▸ DATA
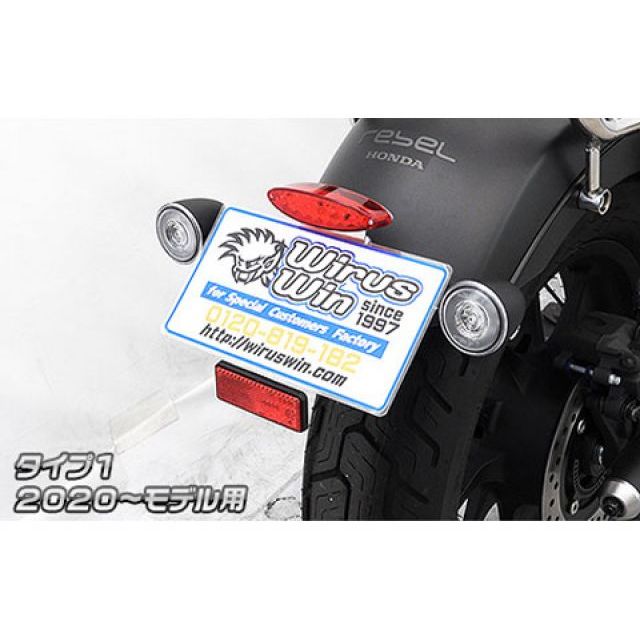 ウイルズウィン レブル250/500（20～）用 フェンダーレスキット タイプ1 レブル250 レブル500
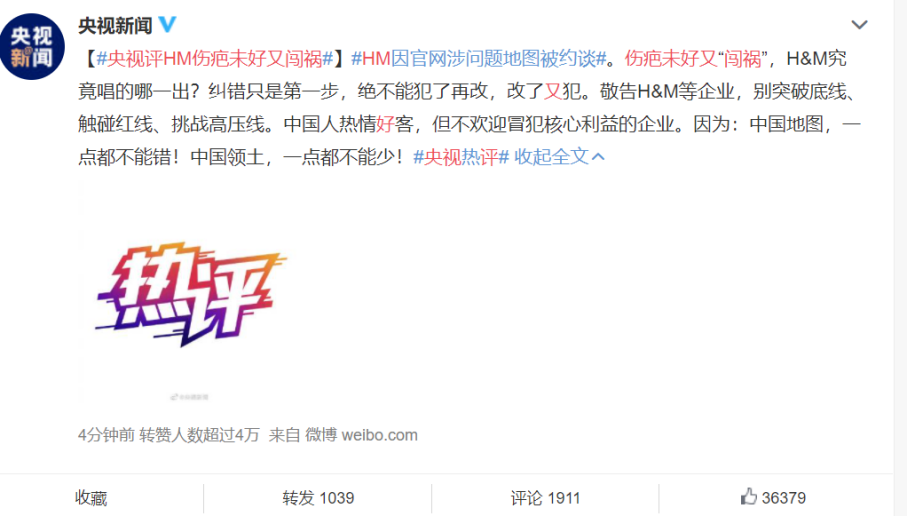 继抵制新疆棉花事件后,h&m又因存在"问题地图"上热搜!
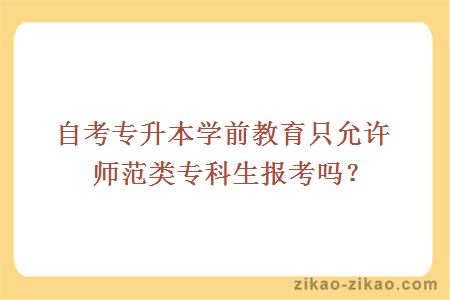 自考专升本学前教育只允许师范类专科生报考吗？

...

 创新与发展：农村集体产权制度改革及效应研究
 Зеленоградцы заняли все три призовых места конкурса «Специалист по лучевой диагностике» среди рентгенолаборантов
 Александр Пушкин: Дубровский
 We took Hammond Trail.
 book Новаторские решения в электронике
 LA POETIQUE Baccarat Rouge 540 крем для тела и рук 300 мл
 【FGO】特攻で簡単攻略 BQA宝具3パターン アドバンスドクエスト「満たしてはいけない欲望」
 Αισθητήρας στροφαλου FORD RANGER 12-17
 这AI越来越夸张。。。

==

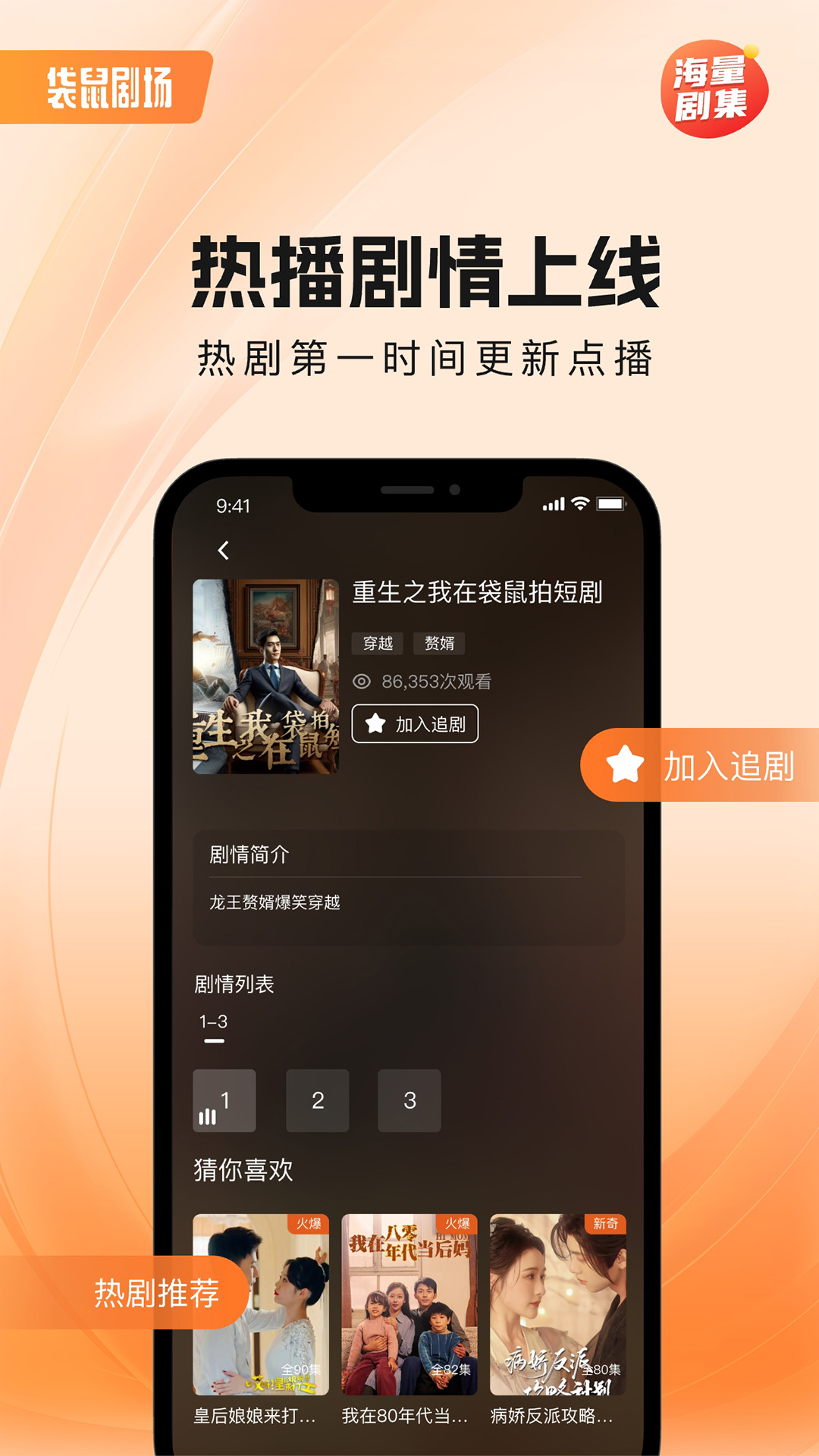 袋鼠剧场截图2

▸ EXERCISE
Copy out the listing lines from the one with "ウイルズウィン レブル250/500（20～）用 フェンダーレスキット" up to and including the one with "自考专升本学前教育只允许师范类专科生报考吗？", word for word. Leave the pictures out of your answer.

▸ WRITTEN REPLY
 ウイルズウィン レブル250/500（20～）用 フェンダーレスキット タイプ1 レブル250 レブル500
 继抵制新疆棉花事件后,h&m又因存在"问题地图"上热搜!
 自考专升本学前教育只允许师范类专科生报考吗？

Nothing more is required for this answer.